Aktualisiert: 29. Sept.

IchBin(s) war mal wieder mit Öffentlichkeitsarbeit beschäftigt. Was man nicht tat, wenn man verzweifelt war: Ja, sogar den Rat seiner Assistentin befolgen. Das war nämlich ihre Idee, nicht meine gewesen, einen Audio-Blog ins Leben zu rufen. Immerhin war das schon die zweite Folge! In der ersten hatte ich mich noch fein aus der Affäre ziehen können und minutenlang über einen Hundeagenten berichten können. Die süße Geschichte von einem Welpen der hinaus in die weite, große Welt hinauszieht, um ein Held zu werden. Nicht einmal ein zu Stein gewordener Troll hätte dem widerstehen können und doch noch eine letzte Träne der Rührung vergossen.

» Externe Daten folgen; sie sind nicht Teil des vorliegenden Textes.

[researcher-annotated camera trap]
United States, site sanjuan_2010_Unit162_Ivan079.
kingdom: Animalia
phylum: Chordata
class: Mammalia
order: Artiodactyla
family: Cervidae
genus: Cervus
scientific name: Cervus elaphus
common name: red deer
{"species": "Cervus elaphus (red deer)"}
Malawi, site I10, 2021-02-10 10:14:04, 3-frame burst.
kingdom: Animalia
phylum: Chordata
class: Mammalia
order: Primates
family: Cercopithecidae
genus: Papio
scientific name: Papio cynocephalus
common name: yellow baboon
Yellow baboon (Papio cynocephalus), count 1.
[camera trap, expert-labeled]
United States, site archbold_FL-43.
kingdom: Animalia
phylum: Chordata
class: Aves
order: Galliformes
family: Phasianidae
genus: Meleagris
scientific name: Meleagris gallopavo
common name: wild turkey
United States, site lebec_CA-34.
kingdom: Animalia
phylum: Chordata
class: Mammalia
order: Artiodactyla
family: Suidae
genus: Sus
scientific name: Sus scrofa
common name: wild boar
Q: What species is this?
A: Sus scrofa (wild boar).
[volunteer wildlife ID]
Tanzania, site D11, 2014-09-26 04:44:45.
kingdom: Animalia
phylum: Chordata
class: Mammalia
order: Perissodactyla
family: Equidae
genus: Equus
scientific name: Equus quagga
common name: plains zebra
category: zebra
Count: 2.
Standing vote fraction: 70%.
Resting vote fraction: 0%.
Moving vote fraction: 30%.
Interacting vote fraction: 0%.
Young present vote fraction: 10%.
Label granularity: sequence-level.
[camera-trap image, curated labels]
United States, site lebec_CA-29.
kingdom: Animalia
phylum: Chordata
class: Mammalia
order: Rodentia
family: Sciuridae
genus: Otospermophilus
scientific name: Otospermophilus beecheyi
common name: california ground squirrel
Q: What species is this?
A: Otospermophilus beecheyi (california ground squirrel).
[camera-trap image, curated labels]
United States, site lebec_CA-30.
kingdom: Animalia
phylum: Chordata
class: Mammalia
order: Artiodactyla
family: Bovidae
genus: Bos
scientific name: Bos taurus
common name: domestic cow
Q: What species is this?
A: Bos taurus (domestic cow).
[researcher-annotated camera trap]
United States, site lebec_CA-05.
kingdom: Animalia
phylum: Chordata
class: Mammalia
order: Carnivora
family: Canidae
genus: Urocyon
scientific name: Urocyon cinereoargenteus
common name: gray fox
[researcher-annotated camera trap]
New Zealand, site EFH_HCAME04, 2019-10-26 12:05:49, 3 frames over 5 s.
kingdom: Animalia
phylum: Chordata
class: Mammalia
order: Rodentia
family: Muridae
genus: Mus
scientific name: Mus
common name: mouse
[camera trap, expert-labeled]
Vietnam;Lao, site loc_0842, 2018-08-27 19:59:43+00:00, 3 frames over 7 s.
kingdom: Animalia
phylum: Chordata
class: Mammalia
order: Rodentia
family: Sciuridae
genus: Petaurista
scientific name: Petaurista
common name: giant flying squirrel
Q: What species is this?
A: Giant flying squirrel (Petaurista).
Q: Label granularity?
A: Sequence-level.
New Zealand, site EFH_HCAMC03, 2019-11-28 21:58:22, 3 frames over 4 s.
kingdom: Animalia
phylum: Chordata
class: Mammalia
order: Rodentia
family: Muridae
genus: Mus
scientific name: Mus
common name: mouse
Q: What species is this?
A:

Doch worüber sollte ich heute berichten? Mein Hemd klebte vor lauter Schweiß bereits am Ledersessel und die Finger meiner rechten Hand machten immerzu Kunststückchen mit dem Stift mit der eingravierten Aufschrift ‘Ich bin der Boss’. Ich betrachtete diesen Stift. An dessen Kopf rangierte im Kleinformat mein Ebenbild, breit grinsend, ganz passend zum Boss-Slogan. Mann, wie ich mich an diese guten, alten Zeiten zurücksehnte. Da war ich noch ein angesehener Held, der Heldenhaftes vollbrachte: Die Menschheitsgeschichte mit unseren Agenten im Sinne der lichtvollen Ordnung zu beeinflussen. Das war nachwievor unsere Mission, unsere Verantwortung gegenüber den Menschen. Sie waren schließlich etwas Besonderes. Jetzt hatte sich das Blatt aber irgendwie gewendet. Seit einigen Jahren musste ich den politischen Größen in den …, na ja, geradezu dort hineinkriechen. Alles, um Mittel bewilligt zu bekommen, jene, die ich dringend brauchte, um die Medien bei Laune zu halten, mit allerlei PR-Gags und Werbung, während die Experten der Akademie fieberhaft nach dem Gegenmittel für diesen verdammten Nebel forschten - bisher allerdings erfolglos.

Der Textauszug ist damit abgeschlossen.